REQUIRED WORK:
Would you write out the entries that follow word for word, omitting any images?

DATA TO PROCESS:
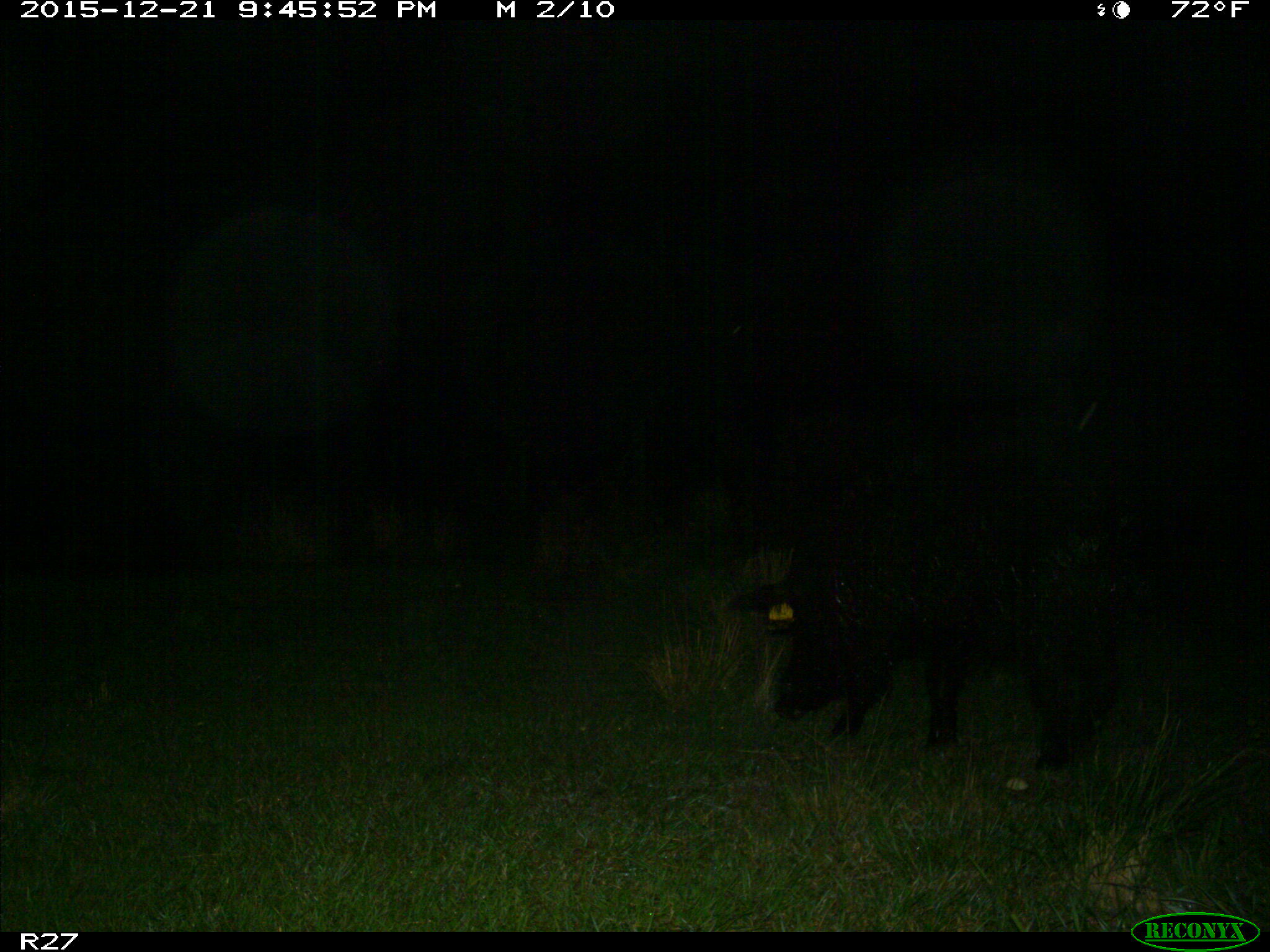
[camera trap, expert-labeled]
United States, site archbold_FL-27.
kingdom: Animalia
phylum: Chordata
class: Mammalia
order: Artiodactyla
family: Suidae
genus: Sus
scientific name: Sus scrofa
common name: wild boar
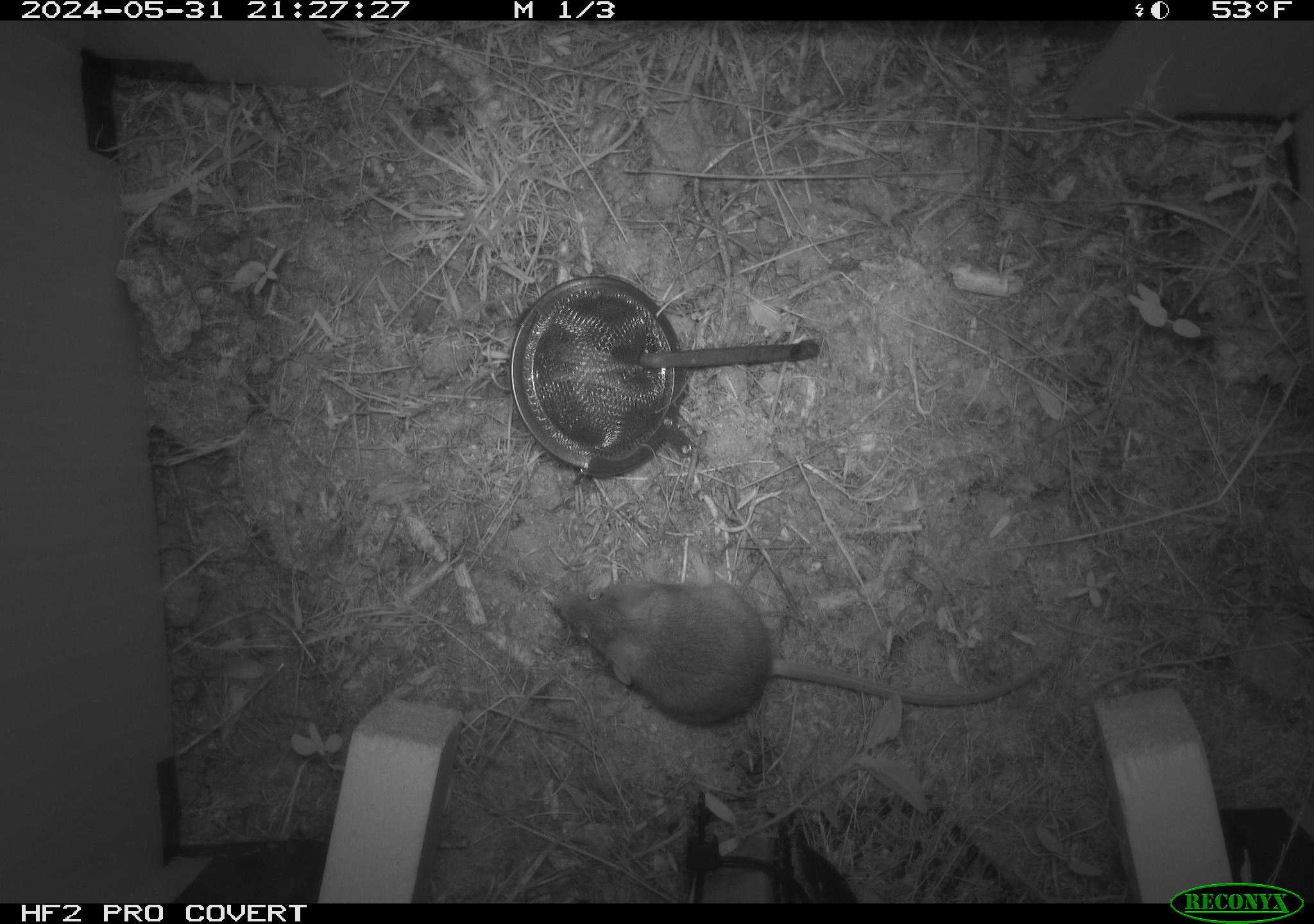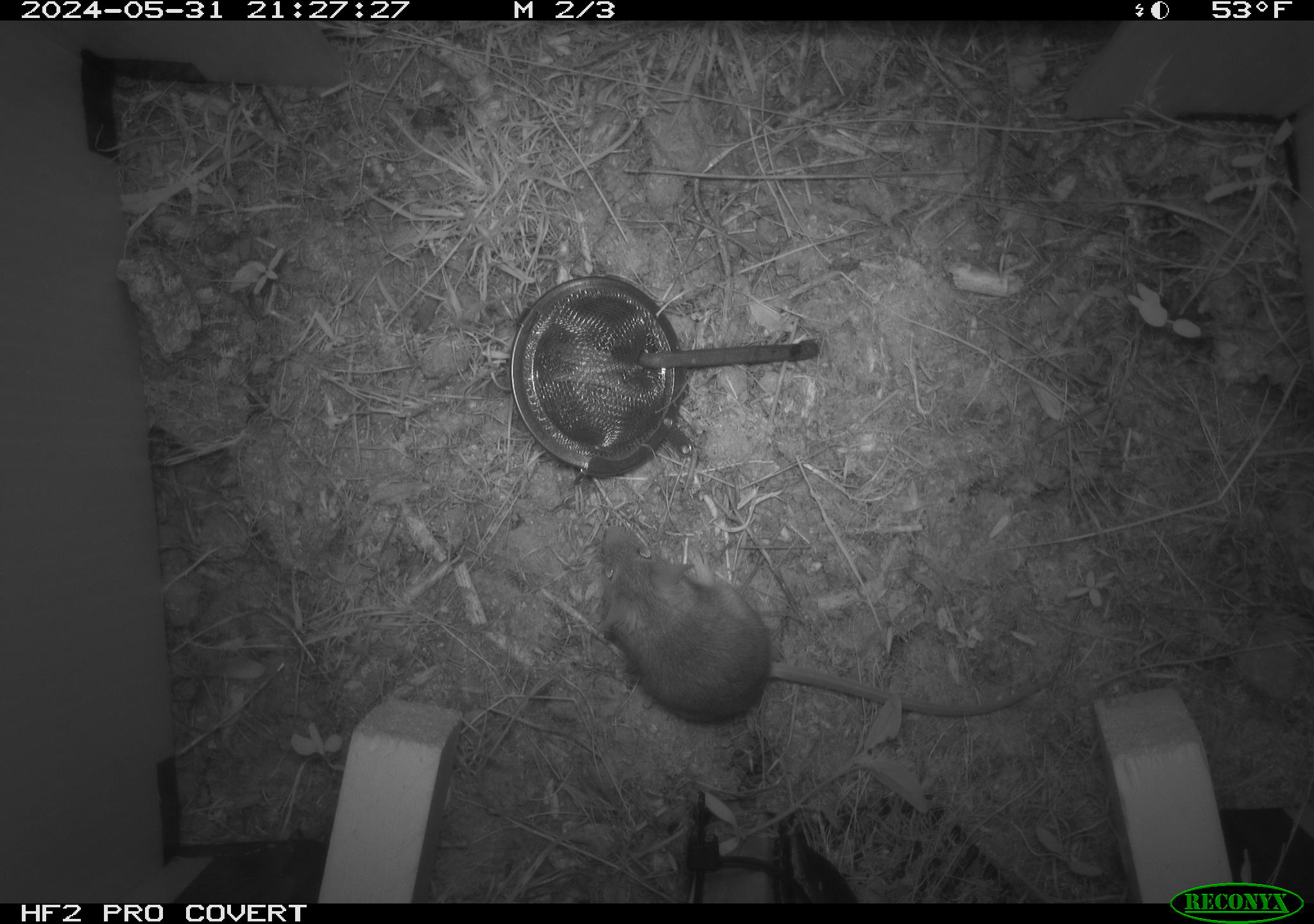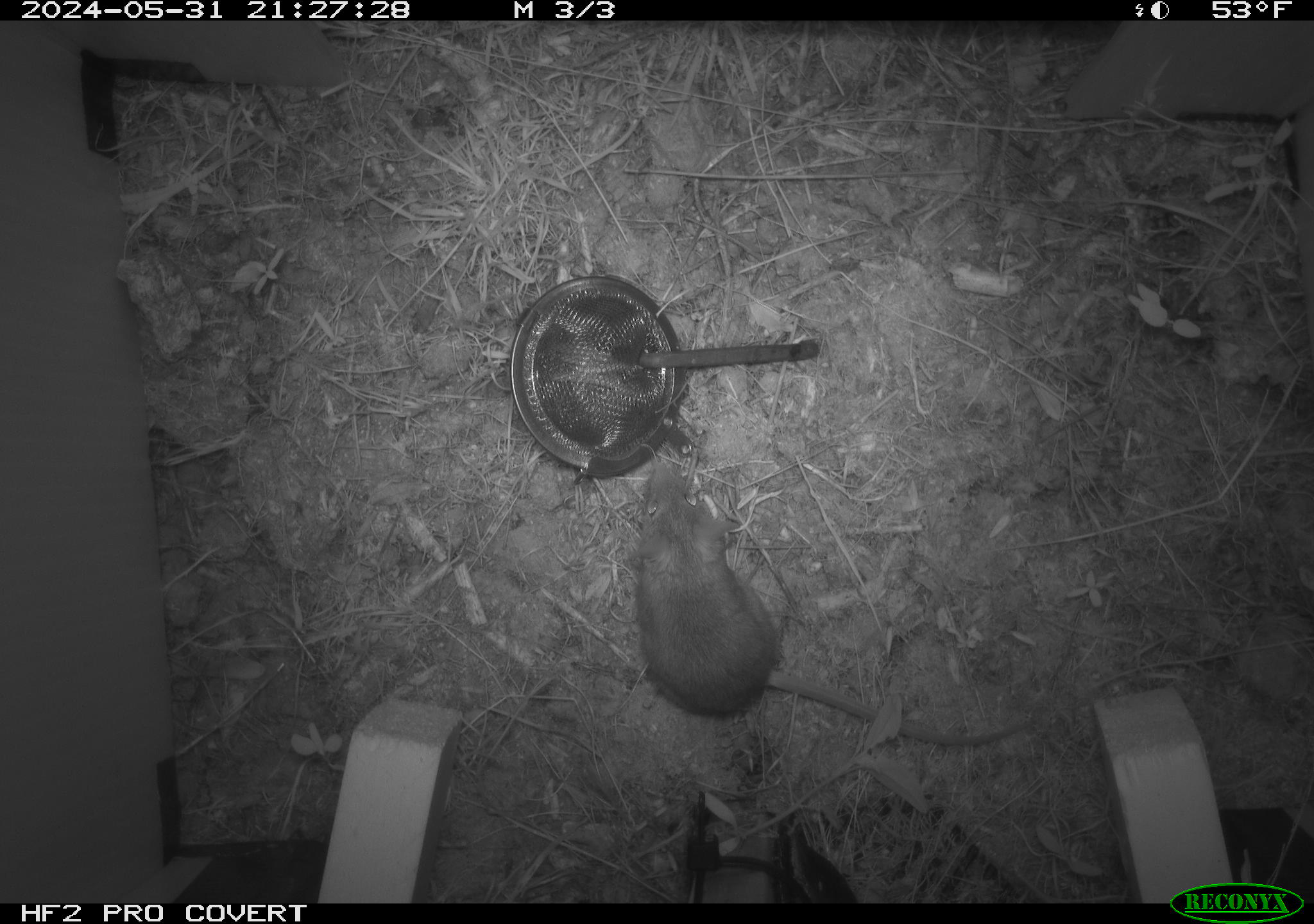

REPLY TO THE EXERCISE:
[camera trap, expert-labeled]
United States, site archbold_FL-27.
kingdom: Animalia
phylum: Chordata
class: Mammalia
order: Artiodactyla
family: Suidae
genus: Sus
scientific name: Sus scrofa
common name: wild boar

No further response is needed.